Task item A:
Answer the following questions using the article on beta-blockers and breast cancer, giving one answer per line with the same marks.
(i) Which issue of the Women's Heart Advisor discussed research on radiation therapy and coronary artery disease?
(ii) What do beta-blockers block in order to keep the arteries from constricting?
(iii) What brand name does the article list for atenolol?
Task item B: Continue the article on beta-blockers and breast cancer, beginning after its final sentence.
[[ Selected extract open ]]
Beta-Blockers May Help With Breast Cancer Treatment
May help prevent heart failure and death from metastatic disease.
In the July 2011 Women’s Heart Advisor, we discussed research confirming that radiation therapy for breast cancer prior to 1984, as well as the presence of benign breast calcifications, both increase the risk of coronary artery disease.
Now there’s more evidence supporting a breast-heart connection, but this time, the news is good. Two recent studies suggest that beta-blockers may reduce the cardiovascular side effects of chemotherapy and, possibly, prevent tumors from spreading.
Beta-blockers are commonly prescribed to heart patients. They lower blood pressure and help the heart pump more easily by blocking adrenalin, thereby preventing the arteries from constricting. Common beta-blockers include metroprolol (Lopressor, Toprol XL), atenolol (Tenormin), carvedilol (Coreg), nadolol (Corgard) and propranolol (Inderal).
[[ Selected extract closed ]]
[[ Entries supplied open ]]
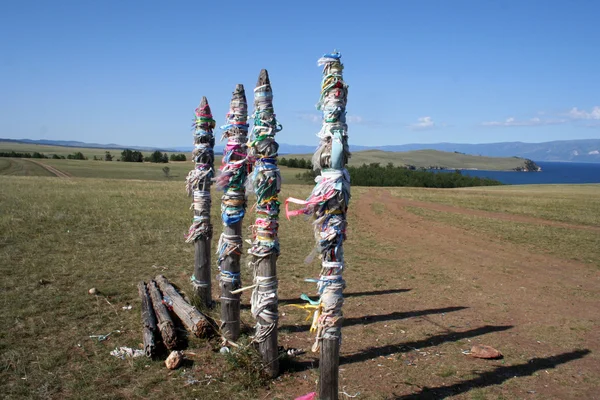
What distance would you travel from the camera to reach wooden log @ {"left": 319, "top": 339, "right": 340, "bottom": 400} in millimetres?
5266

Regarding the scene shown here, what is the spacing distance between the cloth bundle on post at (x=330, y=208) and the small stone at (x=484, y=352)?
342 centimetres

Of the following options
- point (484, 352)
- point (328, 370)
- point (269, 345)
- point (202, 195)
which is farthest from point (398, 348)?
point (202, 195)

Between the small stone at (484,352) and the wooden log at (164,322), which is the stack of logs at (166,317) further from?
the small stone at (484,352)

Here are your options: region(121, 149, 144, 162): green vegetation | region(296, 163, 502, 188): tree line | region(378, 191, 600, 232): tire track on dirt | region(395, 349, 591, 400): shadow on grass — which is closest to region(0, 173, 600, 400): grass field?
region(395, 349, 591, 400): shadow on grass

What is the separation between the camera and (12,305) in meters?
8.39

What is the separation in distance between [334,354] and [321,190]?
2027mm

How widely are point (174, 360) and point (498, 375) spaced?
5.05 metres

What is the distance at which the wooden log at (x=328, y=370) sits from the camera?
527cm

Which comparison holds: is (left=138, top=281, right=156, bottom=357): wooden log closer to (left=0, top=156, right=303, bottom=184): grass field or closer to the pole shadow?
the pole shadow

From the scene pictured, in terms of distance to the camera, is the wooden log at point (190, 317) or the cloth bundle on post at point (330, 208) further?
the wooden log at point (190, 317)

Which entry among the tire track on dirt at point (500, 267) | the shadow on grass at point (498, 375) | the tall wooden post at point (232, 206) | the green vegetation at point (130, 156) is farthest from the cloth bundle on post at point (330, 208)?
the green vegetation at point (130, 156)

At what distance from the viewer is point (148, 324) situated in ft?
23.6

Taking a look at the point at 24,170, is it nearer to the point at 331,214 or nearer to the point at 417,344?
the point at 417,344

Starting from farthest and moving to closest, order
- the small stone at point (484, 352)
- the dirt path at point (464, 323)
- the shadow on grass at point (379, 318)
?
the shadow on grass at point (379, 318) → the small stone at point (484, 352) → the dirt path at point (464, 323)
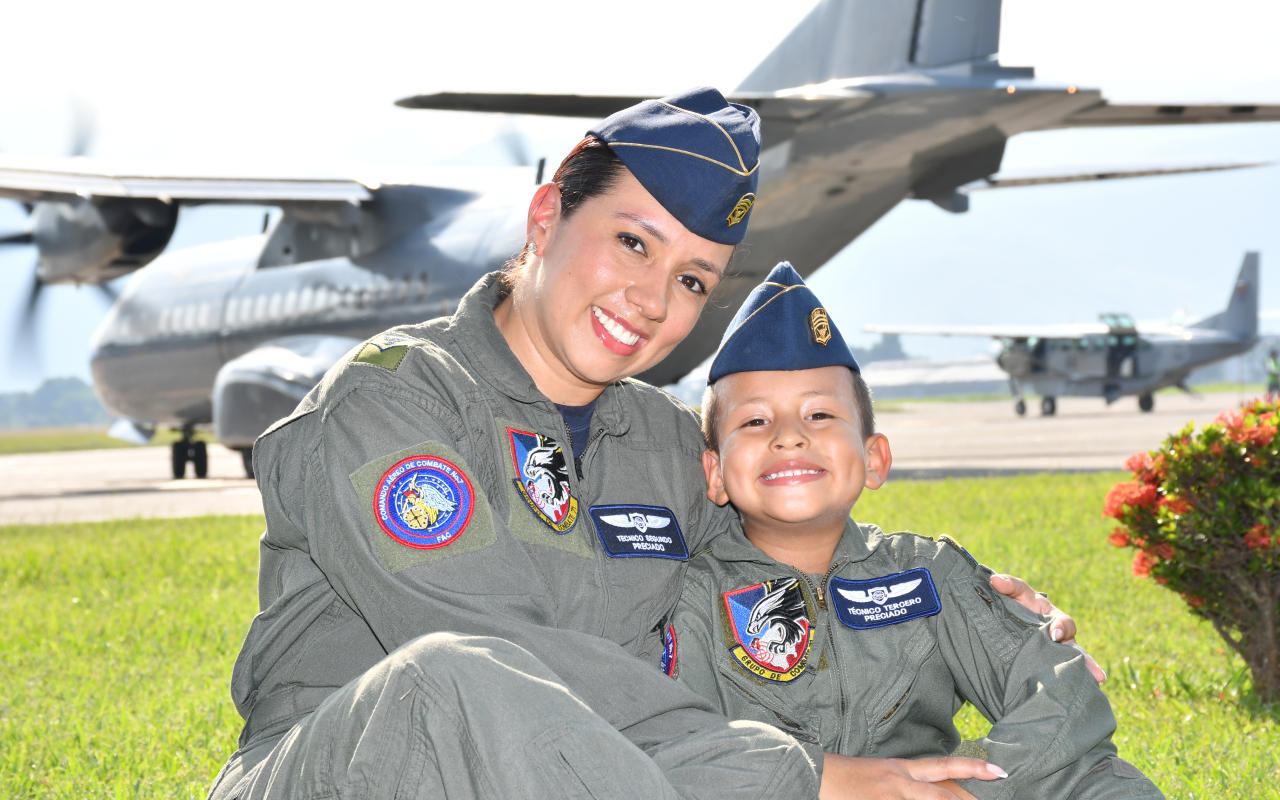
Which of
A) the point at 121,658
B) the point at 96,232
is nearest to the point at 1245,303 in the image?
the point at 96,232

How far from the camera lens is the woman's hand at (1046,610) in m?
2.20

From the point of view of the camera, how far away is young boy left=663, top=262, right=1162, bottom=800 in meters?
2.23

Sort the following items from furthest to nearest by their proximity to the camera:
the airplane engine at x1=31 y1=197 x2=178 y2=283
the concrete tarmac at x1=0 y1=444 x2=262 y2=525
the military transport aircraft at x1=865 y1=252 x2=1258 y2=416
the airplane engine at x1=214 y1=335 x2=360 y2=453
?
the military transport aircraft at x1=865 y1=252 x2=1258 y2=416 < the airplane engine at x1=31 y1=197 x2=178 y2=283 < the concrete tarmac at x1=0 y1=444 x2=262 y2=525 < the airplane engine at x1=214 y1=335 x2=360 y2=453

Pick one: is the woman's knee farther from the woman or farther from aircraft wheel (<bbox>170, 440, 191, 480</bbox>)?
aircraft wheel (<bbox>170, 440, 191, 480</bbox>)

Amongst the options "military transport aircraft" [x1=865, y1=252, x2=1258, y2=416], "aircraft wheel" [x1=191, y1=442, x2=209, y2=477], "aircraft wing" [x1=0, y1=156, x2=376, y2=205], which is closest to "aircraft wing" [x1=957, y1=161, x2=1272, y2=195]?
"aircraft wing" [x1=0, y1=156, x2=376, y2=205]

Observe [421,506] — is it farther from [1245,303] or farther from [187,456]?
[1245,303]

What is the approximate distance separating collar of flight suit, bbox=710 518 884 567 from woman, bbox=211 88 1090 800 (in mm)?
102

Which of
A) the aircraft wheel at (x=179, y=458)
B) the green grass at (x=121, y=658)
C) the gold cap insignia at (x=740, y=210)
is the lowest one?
[[ Entries supplied closed ]]
Task response A:
(i) The July 2011 issue
(ii) Adrenalin
(iii) Tenormin

Task response B:
Lowering Risk of Heart Failure
A preliminary study conducted at Cleveland Clinic indicates that beta-blockers may protect the heart during treatment with trastuzumab (Herceptin). This targeted monoclonal antibody therapy used in human epidermal receptor 2-positive (HER2+) breast cancer increases the cancer-killing power of other chemotherapy drugs for some patients and is used alone in others when other drugs have failed. But it is not without risks of its own, which include the development of heart failure.
In the Cleveland Clinic study, which was presented at the American Heart Association annual meeting in November 2011, beta-blockers reduced the likelihood of developing heart failure after one year of trastuzumab therapy by 65 percent. Of the 197 participants, none who took a beta-blocker developed heart failure, while 11 percent of those who were not taking a beta-blocker did. After adjusting for traditional cardiovascular risk factors that can lead to heart failure, including radiation therapy and cancer treatment with anthracyclines, beta-blockers lowered the risk of developing heart failure on trastuzumab by 83 percent.
In contrast, nearly nine percent of patients taking trastuzumab were taking ACE inhibitors, but this medication did not stop the heart from failing.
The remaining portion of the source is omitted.